● Exercise goal:
Please quote only the lines that start at the one with "Of the elements" and go on to the last line of the data, both ends kept.

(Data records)
———
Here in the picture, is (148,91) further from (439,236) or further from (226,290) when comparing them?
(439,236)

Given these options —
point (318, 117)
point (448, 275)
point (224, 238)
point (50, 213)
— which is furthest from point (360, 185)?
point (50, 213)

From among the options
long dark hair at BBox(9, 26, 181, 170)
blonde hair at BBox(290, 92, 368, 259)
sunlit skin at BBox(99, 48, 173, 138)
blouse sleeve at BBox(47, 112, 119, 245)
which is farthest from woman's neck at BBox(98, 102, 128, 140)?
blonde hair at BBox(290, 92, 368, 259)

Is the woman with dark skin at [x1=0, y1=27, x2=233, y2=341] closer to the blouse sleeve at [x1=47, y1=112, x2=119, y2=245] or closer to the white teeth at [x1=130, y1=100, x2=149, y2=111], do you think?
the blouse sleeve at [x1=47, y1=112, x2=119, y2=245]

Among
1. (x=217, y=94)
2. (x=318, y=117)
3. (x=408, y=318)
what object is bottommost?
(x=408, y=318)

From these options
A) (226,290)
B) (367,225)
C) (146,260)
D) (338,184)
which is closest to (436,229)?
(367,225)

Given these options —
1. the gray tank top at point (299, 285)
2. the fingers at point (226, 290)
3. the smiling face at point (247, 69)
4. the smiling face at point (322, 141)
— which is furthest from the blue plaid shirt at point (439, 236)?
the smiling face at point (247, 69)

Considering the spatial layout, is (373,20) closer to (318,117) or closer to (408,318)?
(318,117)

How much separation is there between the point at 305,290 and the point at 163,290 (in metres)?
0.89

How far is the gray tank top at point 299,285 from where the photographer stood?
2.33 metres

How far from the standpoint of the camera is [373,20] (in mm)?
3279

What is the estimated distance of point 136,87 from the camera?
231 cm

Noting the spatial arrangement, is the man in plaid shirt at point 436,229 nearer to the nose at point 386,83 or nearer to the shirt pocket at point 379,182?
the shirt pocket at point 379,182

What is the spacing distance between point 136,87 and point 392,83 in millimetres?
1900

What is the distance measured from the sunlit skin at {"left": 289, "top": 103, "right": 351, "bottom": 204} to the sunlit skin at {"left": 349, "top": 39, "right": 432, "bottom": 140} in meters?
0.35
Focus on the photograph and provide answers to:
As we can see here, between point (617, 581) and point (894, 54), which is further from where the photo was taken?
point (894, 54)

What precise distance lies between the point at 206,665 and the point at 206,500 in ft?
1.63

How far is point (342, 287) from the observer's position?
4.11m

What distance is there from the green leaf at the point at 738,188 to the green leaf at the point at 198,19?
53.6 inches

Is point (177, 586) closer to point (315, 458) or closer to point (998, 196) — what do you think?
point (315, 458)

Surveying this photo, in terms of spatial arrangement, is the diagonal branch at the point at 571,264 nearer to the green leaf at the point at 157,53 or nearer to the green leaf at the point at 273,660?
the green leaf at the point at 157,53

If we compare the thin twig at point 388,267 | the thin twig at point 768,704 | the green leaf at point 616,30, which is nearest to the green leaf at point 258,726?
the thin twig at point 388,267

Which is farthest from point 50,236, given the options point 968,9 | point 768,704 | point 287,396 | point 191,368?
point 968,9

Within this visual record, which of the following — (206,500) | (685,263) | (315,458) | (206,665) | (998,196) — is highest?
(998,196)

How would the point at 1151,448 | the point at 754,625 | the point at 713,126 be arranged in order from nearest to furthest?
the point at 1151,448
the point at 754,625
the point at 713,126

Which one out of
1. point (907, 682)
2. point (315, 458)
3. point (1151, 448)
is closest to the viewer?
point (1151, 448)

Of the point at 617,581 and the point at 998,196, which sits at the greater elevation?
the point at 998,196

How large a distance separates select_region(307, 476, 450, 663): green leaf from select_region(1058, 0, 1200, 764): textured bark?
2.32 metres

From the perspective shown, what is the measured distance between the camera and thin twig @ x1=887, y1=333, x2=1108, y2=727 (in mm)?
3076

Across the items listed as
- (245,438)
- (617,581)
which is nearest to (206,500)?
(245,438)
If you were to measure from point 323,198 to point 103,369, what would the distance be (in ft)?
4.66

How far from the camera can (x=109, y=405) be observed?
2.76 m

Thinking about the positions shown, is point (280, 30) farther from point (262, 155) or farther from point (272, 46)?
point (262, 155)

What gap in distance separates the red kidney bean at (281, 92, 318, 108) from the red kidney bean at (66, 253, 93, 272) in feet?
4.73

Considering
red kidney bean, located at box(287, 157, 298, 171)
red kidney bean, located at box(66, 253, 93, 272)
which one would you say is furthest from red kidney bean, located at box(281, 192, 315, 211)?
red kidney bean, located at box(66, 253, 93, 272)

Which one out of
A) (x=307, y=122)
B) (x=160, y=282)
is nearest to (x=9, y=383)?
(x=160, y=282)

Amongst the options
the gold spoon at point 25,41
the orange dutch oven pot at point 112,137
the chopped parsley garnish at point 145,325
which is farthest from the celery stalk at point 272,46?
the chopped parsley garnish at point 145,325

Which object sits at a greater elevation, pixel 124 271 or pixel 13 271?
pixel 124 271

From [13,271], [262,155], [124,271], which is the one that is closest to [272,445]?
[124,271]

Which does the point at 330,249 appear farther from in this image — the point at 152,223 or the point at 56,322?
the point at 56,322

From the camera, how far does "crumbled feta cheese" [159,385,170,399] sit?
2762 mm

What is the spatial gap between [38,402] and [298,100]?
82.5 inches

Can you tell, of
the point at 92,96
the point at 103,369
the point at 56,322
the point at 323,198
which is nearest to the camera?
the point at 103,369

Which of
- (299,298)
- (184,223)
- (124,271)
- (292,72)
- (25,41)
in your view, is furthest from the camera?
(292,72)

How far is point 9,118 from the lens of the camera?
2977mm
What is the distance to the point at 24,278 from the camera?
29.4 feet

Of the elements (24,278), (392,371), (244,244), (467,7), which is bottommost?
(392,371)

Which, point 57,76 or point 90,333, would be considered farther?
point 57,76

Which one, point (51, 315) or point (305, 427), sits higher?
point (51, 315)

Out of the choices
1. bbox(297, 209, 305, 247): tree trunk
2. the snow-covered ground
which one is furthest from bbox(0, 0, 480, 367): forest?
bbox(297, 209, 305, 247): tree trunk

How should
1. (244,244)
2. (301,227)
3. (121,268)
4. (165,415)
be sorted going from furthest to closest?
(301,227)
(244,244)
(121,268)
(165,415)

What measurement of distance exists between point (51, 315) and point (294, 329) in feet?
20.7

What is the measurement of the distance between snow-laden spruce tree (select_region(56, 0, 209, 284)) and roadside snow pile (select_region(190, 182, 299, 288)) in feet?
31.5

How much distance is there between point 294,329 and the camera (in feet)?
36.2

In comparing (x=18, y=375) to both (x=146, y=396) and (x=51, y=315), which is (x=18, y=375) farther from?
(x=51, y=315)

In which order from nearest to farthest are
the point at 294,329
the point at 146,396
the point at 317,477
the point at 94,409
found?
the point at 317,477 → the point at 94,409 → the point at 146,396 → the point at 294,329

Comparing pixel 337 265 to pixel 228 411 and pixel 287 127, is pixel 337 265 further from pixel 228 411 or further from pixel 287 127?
———
● Answer to this exercise:
Of the elements (24,278), (392,371), (244,244), (467,7), which is bottommost?
(392,371)

Which, point 57,76 or point 90,333, would be considered farther?
point 57,76

Which one, point (51, 315) or point (305, 427), sits higher?
point (51, 315)

Out of the choices
1. bbox(297, 209, 305, 247): tree trunk
2. the snow-covered ground
which one is furthest from bbox(0, 0, 480, 367): forest?
bbox(297, 209, 305, 247): tree trunk

How should
1. (244,244)
2. (301,227)
3. (121,268)
4. (165,415)
be sorted going from furthest to closest?
(301,227)
(244,244)
(121,268)
(165,415)

What measurement of distance exists between point (51, 315) and point (294, 329) in feet?
20.7

What is the measurement of the distance between snow-laden spruce tree (select_region(56, 0, 209, 284)) and roadside snow pile (select_region(190, 182, 299, 288)) in feet?
31.5

How much distance is there between point 294,329 and the camera (in feet)?
36.2

In comparing (x=18, y=375) to both (x=146, y=396) and (x=51, y=315), which is (x=18, y=375) farther from?
(x=51, y=315)

In which order from nearest to farthest are
the point at 294,329
the point at 146,396
the point at 317,477
the point at 94,409
found?
the point at 317,477 → the point at 94,409 → the point at 146,396 → the point at 294,329

Comparing pixel 337 265 to pixel 228 411 and pixel 287 127, is pixel 337 265 further from pixel 228 411 or further from pixel 287 127?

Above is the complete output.